Fuck that stupid video!  "Tastes like ketchup".  Um, no it fucking doesn't!  That's akin to saying that the world's finest champagne tastes like Lambrini with some lemonade poured into it.  That woman's probably killed her tastebuds from making dumb videos like that.  It proper annoys me to think that people will avoid a great sauce, produced by a family run business because some useless bint on YouTube was scarping the barrel for likes and subscriptions.  It's not even a case of 'oh wow, look!  I can down an incredibly spicy sauce in one' because it's not even that spicy.

Claude the Racecar Driving Rockstar Super Sleuth

Morrisons do a ghost pepper sauce that is rather nice. It's hot enough that it gives me instant hiccups, but the heat is balanced out by the rich fruity flavour.

nedthemumbler

Quote from: Twit 2 on July 06, 2018, 09:57:50 PM
Encona normally hot pepper sauce.
Sriracha.

This is pretty much any Brit's starter for ten, readily available along with cholula/tabasco (same vinegar salt cumin concoction different hats) and maybe Linghams and some decent jarred Indian pickles.

I find the extra hot Encona goes way overboard with the salt, especially in ratio with the heat. 

Normal is best, particularly on beans on cheese on toast or buttered bread

( chuck peanut butter on there too and you are really motoring, perfect rich sweetness given a poke from the salty astringent encona smear, losing enough of its spikiness amid all the fat to enjoy in a whole new way)

Making own always fun, and a bit of a gamble.  My deli sell fresh naga family chillis now so a few of those gently barbecued then slathered in whatever oils , veg and vinegars occur to you will be definitely a good experience no matter how many times ypu don't quite get it right.   
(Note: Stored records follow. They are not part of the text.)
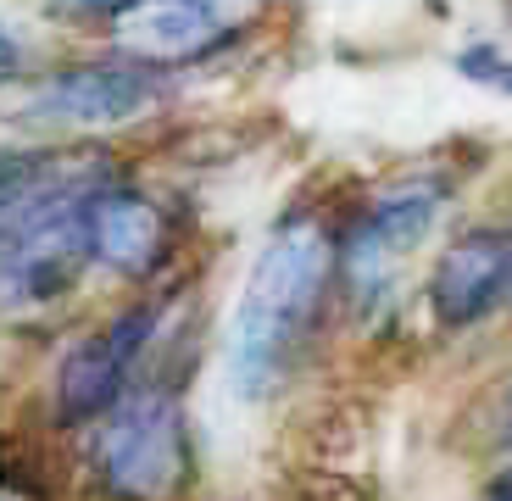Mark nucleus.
<instances>
[{
  "instance_id": "obj_1",
  "label": "nucleus",
  "mask_w": 512,
  "mask_h": 501,
  "mask_svg": "<svg viewBox=\"0 0 512 501\" xmlns=\"http://www.w3.org/2000/svg\"><path fill=\"white\" fill-rule=\"evenodd\" d=\"M334 296H340V223L323 206H290L256 245L229 312L223 368L234 396H279L323 340Z\"/></svg>"
},
{
  "instance_id": "obj_2",
  "label": "nucleus",
  "mask_w": 512,
  "mask_h": 501,
  "mask_svg": "<svg viewBox=\"0 0 512 501\" xmlns=\"http://www.w3.org/2000/svg\"><path fill=\"white\" fill-rule=\"evenodd\" d=\"M84 463L101 501H179L195 479V440L179 390L140 379L84 429Z\"/></svg>"
},
{
  "instance_id": "obj_3",
  "label": "nucleus",
  "mask_w": 512,
  "mask_h": 501,
  "mask_svg": "<svg viewBox=\"0 0 512 501\" xmlns=\"http://www.w3.org/2000/svg\"><path fill=\"white\" fill-rule=\"evenodd\" d=\"M446 206H451V179L435 167L401 173L384 190H373L340 223V296L362 312L396 296V279L429 245V234L440 229Z\"/></svg>"
},
{
  "instance_id": "obj_4",
  "label": "nucleus",
  "mask_w": 512,
  "mask_h": 501,
  "mask_svg": "<svg viewBox=\"0 0 512 501\" xmlns=\"http://www.w3.org/2000/svg\"><path fill=\"white\" fill-rule=\"evenodd\" d=\"M167 307H173L167 290L134 296L117 312H106L101 323H90L56 357V373H51L56 429H90L95 418H106L128 390L140 385L156 346H162V334H167Z\"/></svg>"
},
{
  "instance_id": "obj_5",
  "label": "nucleus",
  "mask_w": 512,
  "mask_h": 501,
  "mask_svg": "<svg viewBox=\"0 0 512 501\" xmlns=\"http://www.w3.org/2000/svg\"><path fill=\"white\" fill-rule=\"evenodd\" d=\"M23 106L17 117L34 129H62V134H112L151 117L156 106L173 95V73L134 62L123 51L90 56V62H62L45 73H28L23 84Z\"/></svg>"
},
{
  "instance_id": "obj_6",
  "label": "nucleus",
  "mask_w": 512,
  "mask_h": 501,
  "mask_svg": "<svg viewBox=\"0 0 512 501\" xmlns=\"http://www.w3.org/2000/svg\"><path fill=\"white\" fill-rule=\"evenodd\" d=\"M268 17V0H134L112 28V51L156 67V73H184L229 56L240 39L256 34Z\"/></svg>"
},
{
  "instance_id": "obj_7",
  "label": "nucleus",
  "mask_w": 512,
  "mask_h": 501,
  "mask_svg": "<svg viewBox=\"0 0 512 501\" xmlns=\"http://www.w3.org/2000/svg\"><path fill=\"white\" fill-rule=\"evenodd\" d=\"M84 234H90V262L123 284H156L179 257V212H173V201L123 179V173H112L90 190Z\"/></svg>"
},
{
  "instance_id": "obj_8",
  "label": "nucleus",
  "mask_w": 512,
  "mask_h": 501,
  "mask_svg": "<svg viewBox=\"0 0 512 501\" xmlns=\"http://www.w3.org/2000/svg\"><path fill=\"white\" fill-rule=\"evenodd\" d=\"M429 318L440 334H474L512 301V223L457 229L429 262Z\"/></svg>"
},
{
  "instance_id": "obj_9",
  "label": "nucleus",
  "mask_w": 512,
  "mask_h": 501,
  "mask_svg": "<svg viewBox=\"0 0 512 501\" xmlns=\"http://www.w3.org/2000/svg\"><path fill=\"white\" fill-rule=\"evenodd\" d=\"M451 67H457L468 84H479V90L507 95L512 101V51H501V45H462Z\"/></svg>"
},
{
  "instance_id": "obj_10",
  "label": "nucleus",
  "mask_w": 512,
  "mask_h": 501,
  "mask_svg": "<svg viewBox=\"0 0 512 501\" xmlns=\"http://www.w3.org/2000/svg\"><path fill=\"white\" fill-rule=\"evenodd\" d=\"M134 0H51V17L56 23H95V28H112L117 17L128 12Z\"/></svg>"
},
{
  "instance_id": "obj_11",
  "label": "nucleus",
  "mask_w": 512,
  "mask_h": 501,
  "mask_svg": "<svg viewBox=\"0 0 512 501\" xmlns=\"http://www.w3.org/2000/svg\"><path fill=\"white\" fill-rule=\"evenodd\" d=\"M28 78V45L17 39V28L0 17V95L12 90V84H23Z\"/></svg>"
},
{
  "instance_id": "obj_12",
  "label": "nucleus",
  "mask_w": 512,
  "mask_h": 501,
  "mask_svg": "<svg viewBox=\"0 0 512 501\" xmlns=\"http://www.w3.org/2000/svg\"><path fill=\"white\" fill-rule=\"evenodd\" d=\"M496 435H501V446L512 451V385H507V396H501V407H496Z\"/></svg>"
},
{
  "instance_id": "obj_13",
  "label": "nucleus",
  "mask_w": 512,
  "mask_h": 501,
  "mask_svg": "<svg viewBox=\"0 0 512 501\" xmlns=\"http://www.w3.org/2000/svg\"><path fill=\"white\" fill-rule=\"evenodd\" d=\"M507 6H512V0H507Z\"/></svg>"
}]
</instances>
Be better than me and think beyond Herbs de Provence, fantastic but not all there is



Trees Cant Dance is a great little bottled sauce company, proper balanced not just stuff with a macabre keyring for teenagers to buy each other at T in the Park


Of those only tried Insanity I believe, but so dilute it may as well have been CS.

wooders1978

Agree about Singhs, very good hot sauce - think opodo sell it, they definitely used to anyway.
I like a couple from the Wiltshire chilli farm (https://www.justchillies.co.uk/?v=79cba1185463)
Their golden bonnnet is particularly good - the reaper habanero has an amazing flavour but was just to silly hot for my tastes - if you're into that searing heat then I recommend it

New Jack

Quote from: Sebastian Cobb on July 06, 2018, 01:25:22 PM
half an onion
3 spring onions
3 cloves of garlic
5 to 10 Scotch Bonnets with seeds in
1 teaspoon freshly ground black pepper
1 tablespoon freshly ground allspice
1 heaped teaspoon of flaky sea salt
300ml cider vinegar
about 1 tablespoon of fresh thyme
1 lime squeezed
2 teaspoons of tomato puree
1 tsp sugar

All in the blender, blended down to a smooth consistency, then bottled.
That made 3 175ml bottles.

Make sure you pour boiling water in your bottles/jars to sterilise them or the sauce won't last

Might 'do' this very post, I grew a prairie fire chilli plant and the little fella is now sprouting more chillies than I can reasonably eat (fortunately I eat unreasonably, but even so, seems prudent to use all the produce).